* [Task description]
Arrange the lines from the one containing "Of box(39, 281, 95, 312): bushy" through the last line as a numbered list, omitting any blank lines.

(Records from a data source)
::::::::::

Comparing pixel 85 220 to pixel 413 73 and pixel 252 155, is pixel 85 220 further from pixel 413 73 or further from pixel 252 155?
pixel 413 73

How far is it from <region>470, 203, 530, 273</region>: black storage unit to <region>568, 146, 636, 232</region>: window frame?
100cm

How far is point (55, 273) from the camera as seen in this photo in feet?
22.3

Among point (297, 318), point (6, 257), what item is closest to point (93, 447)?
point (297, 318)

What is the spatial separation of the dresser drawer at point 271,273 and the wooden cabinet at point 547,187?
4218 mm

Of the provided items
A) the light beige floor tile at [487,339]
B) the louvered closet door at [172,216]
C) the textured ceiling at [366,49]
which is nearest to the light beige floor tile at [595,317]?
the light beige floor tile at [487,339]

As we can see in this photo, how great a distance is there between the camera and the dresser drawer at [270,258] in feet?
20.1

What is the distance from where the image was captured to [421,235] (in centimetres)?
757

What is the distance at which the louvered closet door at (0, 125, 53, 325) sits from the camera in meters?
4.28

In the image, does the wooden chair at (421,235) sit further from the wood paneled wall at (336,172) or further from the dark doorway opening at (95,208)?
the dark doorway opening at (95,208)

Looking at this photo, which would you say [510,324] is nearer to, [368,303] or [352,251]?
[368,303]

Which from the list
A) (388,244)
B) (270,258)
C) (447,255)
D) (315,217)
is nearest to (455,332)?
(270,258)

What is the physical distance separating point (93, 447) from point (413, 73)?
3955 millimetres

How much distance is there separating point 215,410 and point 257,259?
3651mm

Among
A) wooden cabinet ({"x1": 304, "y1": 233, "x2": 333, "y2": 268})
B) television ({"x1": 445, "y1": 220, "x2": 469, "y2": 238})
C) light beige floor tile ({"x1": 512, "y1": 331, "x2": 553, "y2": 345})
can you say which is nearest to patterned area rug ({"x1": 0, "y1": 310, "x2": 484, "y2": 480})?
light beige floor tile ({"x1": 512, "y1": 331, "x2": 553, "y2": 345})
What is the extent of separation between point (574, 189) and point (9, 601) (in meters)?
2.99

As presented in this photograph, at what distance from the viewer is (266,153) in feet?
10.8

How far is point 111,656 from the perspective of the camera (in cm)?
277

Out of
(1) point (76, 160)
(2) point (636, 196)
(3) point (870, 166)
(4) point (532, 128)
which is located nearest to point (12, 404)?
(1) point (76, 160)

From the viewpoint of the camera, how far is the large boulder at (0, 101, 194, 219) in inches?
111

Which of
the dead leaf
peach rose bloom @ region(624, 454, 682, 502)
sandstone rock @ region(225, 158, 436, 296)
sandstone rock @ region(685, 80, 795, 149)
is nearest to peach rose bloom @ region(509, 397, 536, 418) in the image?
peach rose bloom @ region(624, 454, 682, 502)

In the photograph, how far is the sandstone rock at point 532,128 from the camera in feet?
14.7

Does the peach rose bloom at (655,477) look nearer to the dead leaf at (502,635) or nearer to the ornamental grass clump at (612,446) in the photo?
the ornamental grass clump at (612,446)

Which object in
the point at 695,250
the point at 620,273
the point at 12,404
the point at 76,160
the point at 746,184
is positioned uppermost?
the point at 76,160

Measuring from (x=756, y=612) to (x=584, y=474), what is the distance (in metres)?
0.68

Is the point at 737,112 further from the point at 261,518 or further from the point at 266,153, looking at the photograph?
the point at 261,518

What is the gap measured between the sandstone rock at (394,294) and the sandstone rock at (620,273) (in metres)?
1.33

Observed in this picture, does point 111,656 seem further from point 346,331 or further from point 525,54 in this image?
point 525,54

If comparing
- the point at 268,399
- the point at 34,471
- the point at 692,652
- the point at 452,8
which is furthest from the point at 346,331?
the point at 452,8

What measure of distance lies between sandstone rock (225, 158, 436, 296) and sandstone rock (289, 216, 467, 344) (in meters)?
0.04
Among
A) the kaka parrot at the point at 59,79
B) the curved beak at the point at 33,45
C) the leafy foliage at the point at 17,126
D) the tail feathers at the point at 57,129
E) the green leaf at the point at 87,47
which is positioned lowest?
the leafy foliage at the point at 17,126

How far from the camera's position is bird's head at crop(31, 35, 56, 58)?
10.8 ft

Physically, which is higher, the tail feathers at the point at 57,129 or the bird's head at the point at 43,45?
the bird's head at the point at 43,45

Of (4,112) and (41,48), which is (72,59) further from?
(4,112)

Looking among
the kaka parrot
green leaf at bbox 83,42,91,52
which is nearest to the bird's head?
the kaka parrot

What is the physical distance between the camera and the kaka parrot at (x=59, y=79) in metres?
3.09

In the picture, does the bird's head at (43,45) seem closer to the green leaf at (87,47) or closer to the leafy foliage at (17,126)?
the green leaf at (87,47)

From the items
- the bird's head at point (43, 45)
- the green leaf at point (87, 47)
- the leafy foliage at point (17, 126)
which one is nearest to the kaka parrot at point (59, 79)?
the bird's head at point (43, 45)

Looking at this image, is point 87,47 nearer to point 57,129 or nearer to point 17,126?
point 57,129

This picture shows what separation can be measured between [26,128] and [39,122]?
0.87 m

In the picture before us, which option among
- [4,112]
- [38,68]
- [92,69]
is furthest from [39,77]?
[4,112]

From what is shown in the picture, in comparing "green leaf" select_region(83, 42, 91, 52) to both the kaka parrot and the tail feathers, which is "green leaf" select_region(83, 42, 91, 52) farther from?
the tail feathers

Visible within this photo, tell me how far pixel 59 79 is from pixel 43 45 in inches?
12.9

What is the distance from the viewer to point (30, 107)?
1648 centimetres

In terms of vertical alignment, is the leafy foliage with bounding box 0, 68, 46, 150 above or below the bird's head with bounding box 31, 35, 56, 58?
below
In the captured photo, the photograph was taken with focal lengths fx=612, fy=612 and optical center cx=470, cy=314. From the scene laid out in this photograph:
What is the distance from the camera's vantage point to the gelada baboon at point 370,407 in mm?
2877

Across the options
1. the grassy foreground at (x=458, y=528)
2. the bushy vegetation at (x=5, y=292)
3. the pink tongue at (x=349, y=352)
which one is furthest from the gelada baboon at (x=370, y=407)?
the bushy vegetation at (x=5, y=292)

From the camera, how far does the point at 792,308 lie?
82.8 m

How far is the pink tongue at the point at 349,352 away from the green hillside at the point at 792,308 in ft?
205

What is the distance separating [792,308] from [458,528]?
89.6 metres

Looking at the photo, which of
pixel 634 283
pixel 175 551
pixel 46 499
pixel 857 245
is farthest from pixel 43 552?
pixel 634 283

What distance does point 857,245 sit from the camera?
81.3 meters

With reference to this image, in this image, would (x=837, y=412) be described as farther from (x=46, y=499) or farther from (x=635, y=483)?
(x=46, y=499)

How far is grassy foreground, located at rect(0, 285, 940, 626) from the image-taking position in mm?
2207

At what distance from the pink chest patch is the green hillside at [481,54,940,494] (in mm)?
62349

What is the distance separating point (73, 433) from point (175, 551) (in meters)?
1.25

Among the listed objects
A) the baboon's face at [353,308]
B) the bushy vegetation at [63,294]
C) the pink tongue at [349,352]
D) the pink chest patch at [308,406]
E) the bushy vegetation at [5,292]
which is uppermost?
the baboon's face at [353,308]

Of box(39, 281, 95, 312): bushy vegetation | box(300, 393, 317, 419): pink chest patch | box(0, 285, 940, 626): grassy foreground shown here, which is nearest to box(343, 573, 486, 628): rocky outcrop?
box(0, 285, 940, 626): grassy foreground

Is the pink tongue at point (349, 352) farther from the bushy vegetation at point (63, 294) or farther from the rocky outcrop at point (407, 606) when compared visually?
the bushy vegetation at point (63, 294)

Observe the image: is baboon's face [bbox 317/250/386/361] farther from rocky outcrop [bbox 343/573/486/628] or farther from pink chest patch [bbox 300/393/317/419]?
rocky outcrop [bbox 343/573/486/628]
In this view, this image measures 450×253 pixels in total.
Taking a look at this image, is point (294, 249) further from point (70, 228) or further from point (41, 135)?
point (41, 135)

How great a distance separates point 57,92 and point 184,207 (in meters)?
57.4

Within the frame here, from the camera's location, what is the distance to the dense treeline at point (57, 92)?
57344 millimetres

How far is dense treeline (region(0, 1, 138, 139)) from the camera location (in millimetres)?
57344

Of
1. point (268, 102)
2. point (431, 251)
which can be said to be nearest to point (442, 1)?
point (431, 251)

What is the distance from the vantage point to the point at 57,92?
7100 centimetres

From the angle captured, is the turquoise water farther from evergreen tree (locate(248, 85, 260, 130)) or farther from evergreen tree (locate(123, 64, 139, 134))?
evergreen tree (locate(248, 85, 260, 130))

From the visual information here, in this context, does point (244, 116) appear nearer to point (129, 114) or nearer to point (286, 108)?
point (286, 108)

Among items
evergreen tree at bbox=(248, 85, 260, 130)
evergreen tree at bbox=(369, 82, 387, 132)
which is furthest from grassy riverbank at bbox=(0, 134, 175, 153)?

::::::::::

* [The answer]
1. Of box(39, 281, 95, 312): bushy vegetation | box(300, 393, 317, 419): pink chest patch | box(0, 285, 940, 626): grassy foreground shown here, which is nearest to box(343, 573, 486, 628): rocky outcrop?
2. box(0, 285, 940, 626): grassy foreground
3. Is the pink tongue at point (349, 352) farther from the bushy vegetation at point (63, 294) or farther from the rocky outcrop at point (407, 606) when compared visually?
4. the bushy vegetation at point (63, 294)
5. Observe the image: is baboon's face [bbox 317/250/386/361] farther from rocky outcrop [bbox 343/573/486/628] or farther from pink chest patch [bbox 300/393/317/419]?
6. rocky outcrop [bbox 343/573/486/628]
7. In this view, this image measures 450×253 pixels in total.
8. Taking a look at this image, is point (294, 249) further from point (70, 228) or further from point (41, 135)?
9. point (41, 135)
10. How great a distance separates point 57,92 and point 184,207 (in meters)?
11. 57.4
12. Within the frame here, from the camera's location, what is the distance to the dense treeline at point (57, 92)?
13. 57344 millimetres
14. How far is dense treeline (region(0, 1, 138, 139)) from the camera location (in millimetres)?
15. 57344
16. Of
17. 1. point (268, 102)
18. 2. point (431, 251)
19. which can be said to be nearest to point (442, 1)?
20. point (431, 251)
21. What is the distance from the vantage point to the point at 57,92?
22. 7100 centimetres
23. From the angle captured, is the turquoise water farther from evergreen tree (locate(248, 85, 260, 130)) or farther from evergreen tree (locate(123, 64, 139, 134))?
24. evergreen tree (locate(248, 85, 260, 130))
25. From the visual information here, in this context, does point (244, 116) appear nearer to point (129, 114) or nearer to point (286, 108)?
26. point (286, 108)
27. Among items
28. evergreen tree at bbox=(248, 85, 260, 130)
29. evergreen tree at bbox=(369, 82, 387, 132)
30. which is furthest from grassy riverbank at bbox=(0, 134, 175, 153)?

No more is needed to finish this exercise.